** Excerpted passage follows **

|detail of above|
|detail of above|
Since I can’t go on the regular club ride tomorrow, I went for a ride by myself today.
It’s June, and one thing that the tourist books never talk about is the “June Gloom”. Gray, overcast, cool days are all part of it, and today was a textbook example. The sun struggled mightily to break through, but it never really did.
I decided to ride out to Beverly Hills and up Benedict Canyon. This is one of my sentimental favorite Hollywood Hills rides, another being Nichols Canyon.
It’s springtime, and the jacaranda trees are in full bloom, so the streets are just covered with little purple flowers.
I went across Pasadena and down through the arroyo, and then took La Loma up and over the hill into Eagle Rock. I started to ride up Nolden Street, which is the ridiculously steep hill there, but I thought better of it. For some reason, I was feeling kind of tired and dragging today, so I thought that perhaps I shouldn’t push my luck by trying to ride up a 32% grade hill. So instead, I took Yosemite Dr across to Eagle Rock Blvd.
After the ride south on Eagle Rock Blvd, I crossed over the L.A. River into Silver Lake. That was where I saw the art project with television sets arranged on the hillside, each with a short message written on the screen.
After crossing the Franklin Hills and the Shakespeare Bridge, I entered Hollywood. I saw one building with an interesting sort of bas-relief design on the fire escape. So of course I stopped to snap a picture.
Riding a bike down Hollywood Boulevard is always kind of an odd experience. Early in the morning there are very few tourists out, and the street crazies who live there are mostly still asleep.
I took a little side trip down to Santa Monica Boulevard in West Hollywood to see the old Pussycat Theater. This was the flagship of the former porn chain, done in by the invention of the VCR. It’s now the ‘Tom Kat’ and shows gay porn. But the front of the theater still has the old ‘porn walk of fame’ from the ’70s. I got a picture of Linda Lovelace’s signature and hand prints in the concrete there.
Continuing west, I got on the famed Sunset Strip. I passed my favorite book store, Book Soup, and also passed the Viper Room, which I always remember as the place where River Phoenix died back in 1993.
Then I crossed the city limits into Beverly Hills. The street got wider, the pavement got smoother, and everything was fine and dandy. I passed houses with separately marked Service and Guest entrances. Then I got to Benedict Canyon. I took the right turn off Sunset and started up the canyon. It’s a nice, quiet street, and the first couple of miles are pretty flat. I passed Cielo Drive, which is the street where Sharon Tate lived before she was brutally murdered by the Manson Family in 1969. The original house was torn down years ago, so there really isn’t anything to see there any more.
Next came the actual climb up out of the canyon. The road got a bit steeper and switchbacked up the ridge to the crest of the mountains. There I turned right on Mulholland Drive. Back in the days when we lived in Hollywood, I used to ride up there all the time. I always remember seeing lots of women’s clothing lying on the side of the road on weekends. A shoe here, a skirt there, and underwear all around. I didn’t see any of that today, but I’m sure that sort of thing still goes on up there.
At Coldwater Canyon, I saw an odd street sign. It said that the road ends at night, but that implies that it doesn’t during the day. I thought it was funny, so I took a picture.
I continued on Mulholland all the way down into Cahuenga Pass. There I took Wonder View up the hill on the other side of the freeway to the top above the Hollywood Reservior. Then I went down Lake Hollywood Dr to Barham Blvd and on down the hill into Burbank. I took Zoo Drive back into Griffith Park before turning north into Glendale. That was where I saw the funny ‘falling softballs’ warning sign.
After that, I went up Verdugo Blvd to Hospital Hill. At the top of the hill, I turned and went down the hill past Descanso Gardens. From there, it was the regular route home across La Cañada and Pasadena.

** End of Excerpted passage **
** Listed entries follows **

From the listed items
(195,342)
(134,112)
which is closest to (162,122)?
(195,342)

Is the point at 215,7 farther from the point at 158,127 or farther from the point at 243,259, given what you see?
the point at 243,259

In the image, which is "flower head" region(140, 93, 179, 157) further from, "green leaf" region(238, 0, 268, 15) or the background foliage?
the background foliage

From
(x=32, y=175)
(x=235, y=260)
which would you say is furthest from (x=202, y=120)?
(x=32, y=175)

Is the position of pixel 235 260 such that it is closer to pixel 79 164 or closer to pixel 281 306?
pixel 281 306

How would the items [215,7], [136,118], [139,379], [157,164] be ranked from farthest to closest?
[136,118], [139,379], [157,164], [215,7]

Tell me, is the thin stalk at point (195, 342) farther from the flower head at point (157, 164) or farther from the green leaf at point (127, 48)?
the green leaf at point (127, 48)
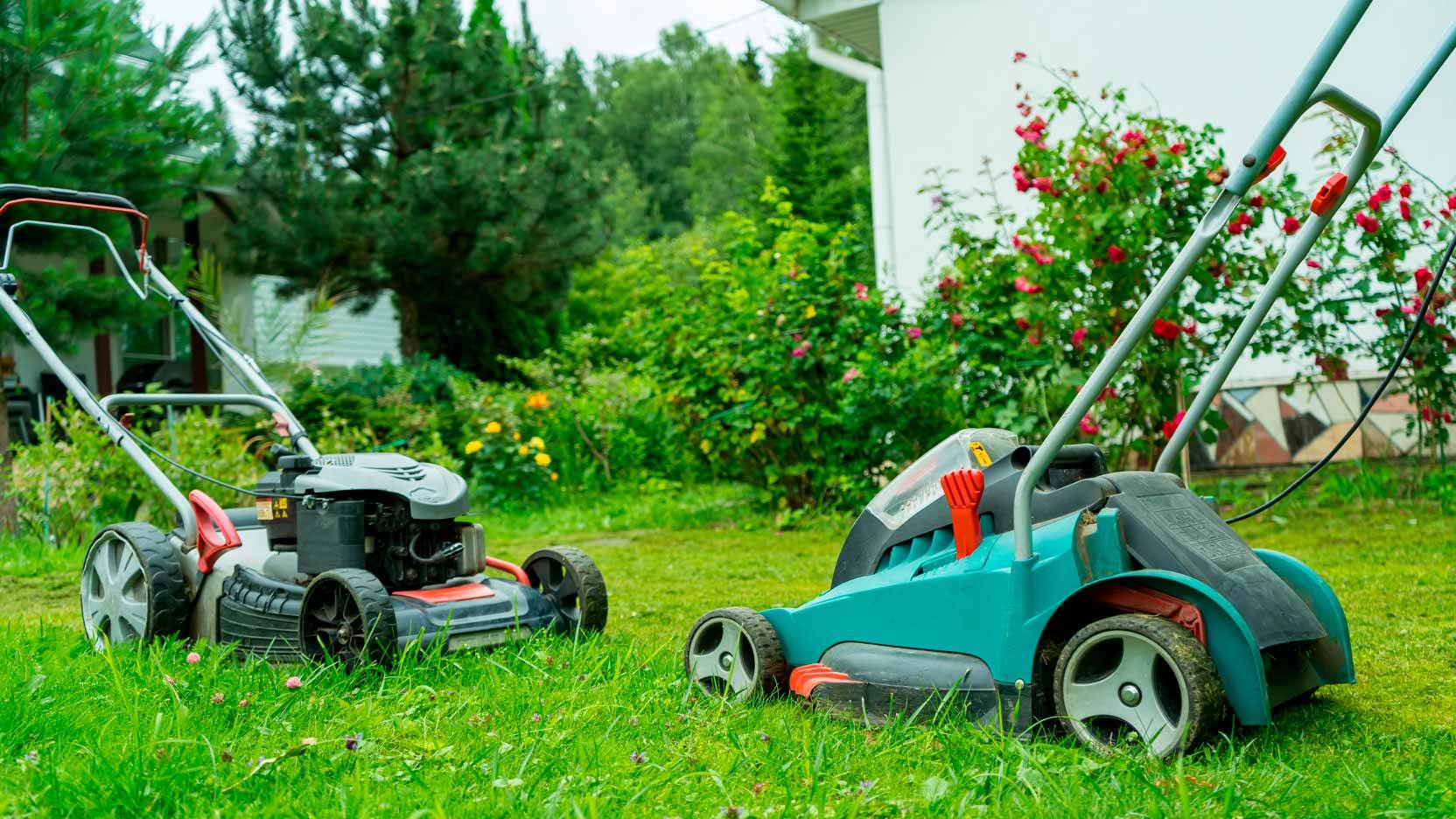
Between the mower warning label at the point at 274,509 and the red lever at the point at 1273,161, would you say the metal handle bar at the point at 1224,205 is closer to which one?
the red lever at the point at 1273,161

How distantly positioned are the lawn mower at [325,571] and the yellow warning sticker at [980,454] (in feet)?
4.45

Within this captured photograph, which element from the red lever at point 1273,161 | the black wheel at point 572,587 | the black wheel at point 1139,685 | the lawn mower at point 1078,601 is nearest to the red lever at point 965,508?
the lawn mower at point 1078,601

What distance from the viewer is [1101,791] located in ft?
7.66

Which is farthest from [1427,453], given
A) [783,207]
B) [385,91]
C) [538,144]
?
[385,91]

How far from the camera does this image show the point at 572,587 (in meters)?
4.13

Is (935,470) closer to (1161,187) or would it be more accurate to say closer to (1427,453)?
(1161,187)

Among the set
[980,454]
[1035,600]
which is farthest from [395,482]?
[1035,600]

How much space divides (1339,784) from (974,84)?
28.4 feet

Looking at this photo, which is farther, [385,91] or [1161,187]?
[385,91]

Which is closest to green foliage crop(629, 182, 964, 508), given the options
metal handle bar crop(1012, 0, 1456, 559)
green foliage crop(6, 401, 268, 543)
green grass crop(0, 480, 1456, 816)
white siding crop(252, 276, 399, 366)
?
green foliage crop(6, 401, 268, 543)

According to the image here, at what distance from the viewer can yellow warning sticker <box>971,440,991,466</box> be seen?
10.7 ft

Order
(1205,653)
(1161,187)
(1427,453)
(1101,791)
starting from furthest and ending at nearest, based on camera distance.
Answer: (1427,453), (1161,187), (1205,653), (1101,791)

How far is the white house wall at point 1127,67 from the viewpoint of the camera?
27.5 feet

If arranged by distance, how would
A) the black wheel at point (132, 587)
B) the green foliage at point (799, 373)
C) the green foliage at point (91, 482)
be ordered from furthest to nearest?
the green foliage at point (799, 373) < the green foliage at point (91, 482) < the black wheel at point (132, 587)
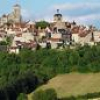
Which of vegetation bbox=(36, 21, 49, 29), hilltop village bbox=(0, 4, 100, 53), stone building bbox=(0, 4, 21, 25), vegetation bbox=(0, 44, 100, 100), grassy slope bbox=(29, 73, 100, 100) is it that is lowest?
grassy slope bbox=(29, 73, 100, 100)

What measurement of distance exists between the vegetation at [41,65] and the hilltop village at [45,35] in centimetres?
625

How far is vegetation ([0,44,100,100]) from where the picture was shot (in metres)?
53.2

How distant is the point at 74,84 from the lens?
173 ft

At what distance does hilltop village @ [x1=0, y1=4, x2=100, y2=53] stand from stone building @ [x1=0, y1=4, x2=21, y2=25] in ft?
1.44

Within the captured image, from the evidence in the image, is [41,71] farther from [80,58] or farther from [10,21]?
[10,21]

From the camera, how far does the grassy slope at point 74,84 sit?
4722 cm

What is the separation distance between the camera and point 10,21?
101 metres

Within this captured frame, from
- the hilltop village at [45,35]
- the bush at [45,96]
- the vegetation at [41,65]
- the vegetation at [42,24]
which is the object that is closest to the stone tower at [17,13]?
the hilltop village at [45,35]

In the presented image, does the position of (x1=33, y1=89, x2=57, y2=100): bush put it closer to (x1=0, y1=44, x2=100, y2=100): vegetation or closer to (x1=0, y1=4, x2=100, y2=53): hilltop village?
(x1=0, y1=44, x2=100, y2=100): vegetation

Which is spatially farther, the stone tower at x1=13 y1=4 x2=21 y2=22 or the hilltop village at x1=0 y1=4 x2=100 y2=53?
the stone tower at x1=13 y1=4 x2=21 y2=22

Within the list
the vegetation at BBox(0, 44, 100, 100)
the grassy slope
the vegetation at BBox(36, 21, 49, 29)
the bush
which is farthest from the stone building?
the bush

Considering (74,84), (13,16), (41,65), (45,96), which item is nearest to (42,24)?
(13,16)

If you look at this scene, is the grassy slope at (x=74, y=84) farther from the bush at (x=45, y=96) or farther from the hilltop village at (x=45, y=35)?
the hilltop village at (x=45, y=35)

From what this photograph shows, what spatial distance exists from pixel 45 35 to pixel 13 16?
1795 centimetres
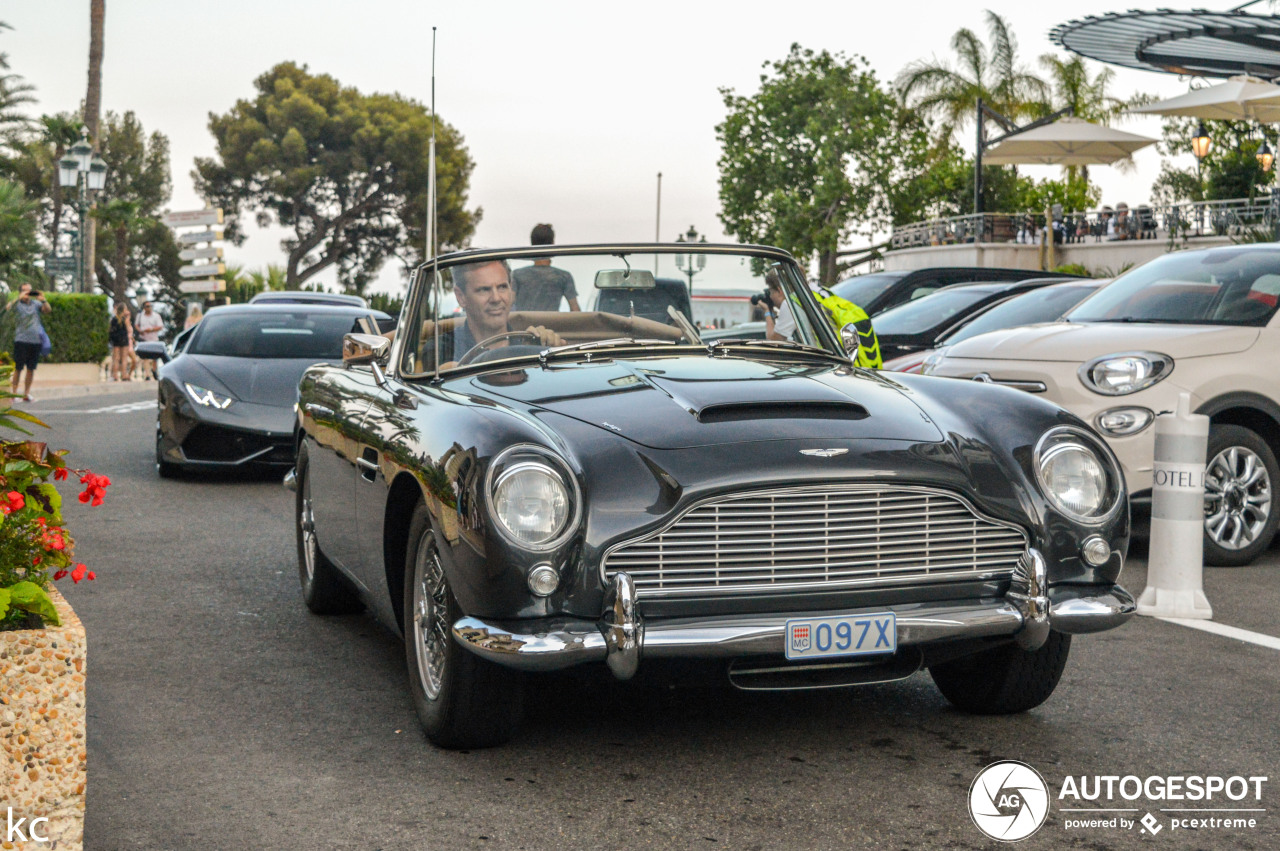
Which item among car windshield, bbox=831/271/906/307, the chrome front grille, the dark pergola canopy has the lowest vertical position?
the chrome front grille

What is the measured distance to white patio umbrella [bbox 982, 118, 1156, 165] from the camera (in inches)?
1158

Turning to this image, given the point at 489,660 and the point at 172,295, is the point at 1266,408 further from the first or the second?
the point at 172,295

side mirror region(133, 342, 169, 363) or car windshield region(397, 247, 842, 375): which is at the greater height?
car windshield region(397, 247, 842, 375)

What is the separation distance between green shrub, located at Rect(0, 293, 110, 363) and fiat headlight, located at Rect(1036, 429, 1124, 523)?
26867mm

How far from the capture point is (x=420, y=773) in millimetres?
4117

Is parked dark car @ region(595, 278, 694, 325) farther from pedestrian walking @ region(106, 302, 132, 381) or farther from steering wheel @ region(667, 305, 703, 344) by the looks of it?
pedestrian walking @ region(106, 302, 132, 381)

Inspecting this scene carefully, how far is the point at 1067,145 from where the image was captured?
30109mm

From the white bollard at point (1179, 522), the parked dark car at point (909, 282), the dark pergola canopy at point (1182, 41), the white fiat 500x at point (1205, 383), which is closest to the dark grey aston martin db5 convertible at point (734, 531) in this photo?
the white bollard at point (1179, 522)

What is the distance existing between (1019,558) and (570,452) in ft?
4.23

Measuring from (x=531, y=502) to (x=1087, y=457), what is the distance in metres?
1.70

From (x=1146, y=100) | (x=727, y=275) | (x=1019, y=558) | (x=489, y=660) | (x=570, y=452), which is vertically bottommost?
(x=489, y=660)

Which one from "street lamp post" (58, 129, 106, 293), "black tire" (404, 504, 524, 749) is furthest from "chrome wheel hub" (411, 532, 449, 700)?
"street lamp post" (58, 129, 106, 293)

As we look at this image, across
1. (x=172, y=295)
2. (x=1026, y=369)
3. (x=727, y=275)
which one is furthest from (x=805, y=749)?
(x=172, y=295)

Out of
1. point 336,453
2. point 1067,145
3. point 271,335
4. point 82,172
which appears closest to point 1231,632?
point 336,453
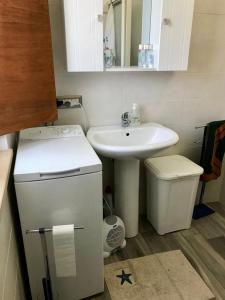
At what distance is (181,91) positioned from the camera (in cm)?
195

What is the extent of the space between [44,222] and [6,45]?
0.82 metres

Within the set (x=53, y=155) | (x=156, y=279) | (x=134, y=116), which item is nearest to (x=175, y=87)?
(x=134, y=116)

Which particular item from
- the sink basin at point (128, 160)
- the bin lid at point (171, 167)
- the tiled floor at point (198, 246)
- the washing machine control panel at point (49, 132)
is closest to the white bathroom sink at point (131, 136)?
the sink basin at point (128, 160)

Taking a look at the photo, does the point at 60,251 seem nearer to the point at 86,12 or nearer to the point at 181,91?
the point at 86,12

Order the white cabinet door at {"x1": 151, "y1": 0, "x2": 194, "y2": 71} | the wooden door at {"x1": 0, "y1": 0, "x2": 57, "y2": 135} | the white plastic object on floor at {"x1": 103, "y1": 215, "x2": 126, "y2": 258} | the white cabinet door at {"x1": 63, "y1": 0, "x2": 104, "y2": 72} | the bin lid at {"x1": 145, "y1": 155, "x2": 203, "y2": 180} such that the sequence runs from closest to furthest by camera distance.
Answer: the wooden door at {"x1": 0, "y1": 0, "x2": 57, "y2": 135} → the white cabinet door at {"x1": 63, "y1": 0, "x2": 104, "y2": 72} → the white cabinet door at {"x1": 151, "y1": 0, "x2": 194, "y2": 71} → the white plastic object on floor at {"x1": 103, "y1": 215, "x2": 126, "y2": 258} → the bin lid at {"x1": 145, "y1": 155, "x2": 203, "y2": 180}

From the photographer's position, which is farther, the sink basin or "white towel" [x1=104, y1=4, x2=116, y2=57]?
the sink basin

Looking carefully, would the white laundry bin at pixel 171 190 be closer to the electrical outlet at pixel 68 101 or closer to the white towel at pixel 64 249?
the electrical outlet at pixel 68 101

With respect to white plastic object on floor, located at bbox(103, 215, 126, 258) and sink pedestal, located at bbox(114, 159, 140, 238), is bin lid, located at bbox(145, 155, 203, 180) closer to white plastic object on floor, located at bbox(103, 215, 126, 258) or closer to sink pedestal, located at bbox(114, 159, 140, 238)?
sink pedestal, located at bbox(114, 159, 140, 238)

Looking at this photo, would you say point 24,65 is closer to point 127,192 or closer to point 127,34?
point 127,34

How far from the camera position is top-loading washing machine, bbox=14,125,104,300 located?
3.69 ft

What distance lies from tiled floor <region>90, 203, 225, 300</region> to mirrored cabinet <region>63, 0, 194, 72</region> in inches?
50.2

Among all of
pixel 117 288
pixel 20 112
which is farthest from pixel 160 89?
pixel 117 288

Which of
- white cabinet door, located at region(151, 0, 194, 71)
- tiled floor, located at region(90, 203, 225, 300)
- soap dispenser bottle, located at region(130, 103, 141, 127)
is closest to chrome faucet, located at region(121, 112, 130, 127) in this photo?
soap dispenser bottle, located at region(130, 103, 141, 127)

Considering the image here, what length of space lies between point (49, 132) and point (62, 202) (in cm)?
54
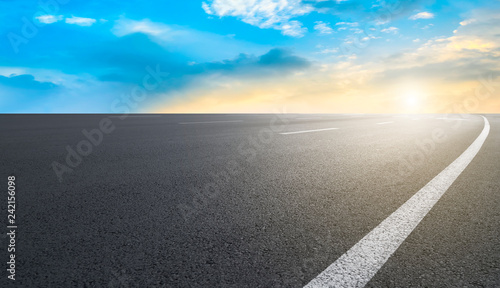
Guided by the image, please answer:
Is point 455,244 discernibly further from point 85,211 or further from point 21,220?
point 21,220

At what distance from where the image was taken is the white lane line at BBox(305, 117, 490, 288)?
1518mm

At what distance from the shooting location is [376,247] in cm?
184

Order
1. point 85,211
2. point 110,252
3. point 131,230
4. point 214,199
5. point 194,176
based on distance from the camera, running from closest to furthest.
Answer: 1. point 110,252
2. point 131,230
3. point 85,211
4. point 214,199
5. point 194,176

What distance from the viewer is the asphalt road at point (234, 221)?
1593 mm

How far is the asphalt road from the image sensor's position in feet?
5.23

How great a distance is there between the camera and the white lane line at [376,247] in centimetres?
152

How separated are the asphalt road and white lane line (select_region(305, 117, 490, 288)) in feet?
0.13

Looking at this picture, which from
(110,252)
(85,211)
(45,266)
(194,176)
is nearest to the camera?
(45,266)

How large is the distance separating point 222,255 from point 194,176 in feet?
6.54

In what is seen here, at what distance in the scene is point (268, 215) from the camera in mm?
2385

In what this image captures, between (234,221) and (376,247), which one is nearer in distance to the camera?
(376,247)

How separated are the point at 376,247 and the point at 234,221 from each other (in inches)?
36.2

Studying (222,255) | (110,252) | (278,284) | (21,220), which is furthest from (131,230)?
(278,284)

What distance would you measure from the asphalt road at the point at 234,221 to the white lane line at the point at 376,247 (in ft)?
0.13
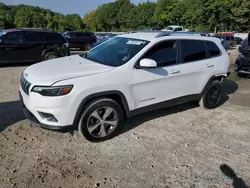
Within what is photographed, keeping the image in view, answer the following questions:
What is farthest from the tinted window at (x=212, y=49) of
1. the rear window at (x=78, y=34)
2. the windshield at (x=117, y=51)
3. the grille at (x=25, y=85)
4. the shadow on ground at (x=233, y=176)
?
the rear window at (x=78, y=34)

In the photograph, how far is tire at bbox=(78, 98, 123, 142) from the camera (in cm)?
345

** End of Listed entries **

## Exercises
- a) In the ride account, which steep street in Eagle Rock did the rider begin to climb before deciding against it?
- b) Please output the part of the ride account that starts at "After the ride" and ends at "snap a picture.", copied word for word.

## Solutions below
- a) Nolden Street

- b)
After the ride south on Eagle Rock Blvd, I crossed over the L.A. River into Silver Lake. That was where I saw the art project with television sets arranged on the hillside, each with a short message written on the screen.
After crossing the Franklin Hills and the Shakespeare Bridge, I entered Hollywood. I saw one building with an interesting sort of bas-relief design on the fire escape. So of course I stopped to snap a picture.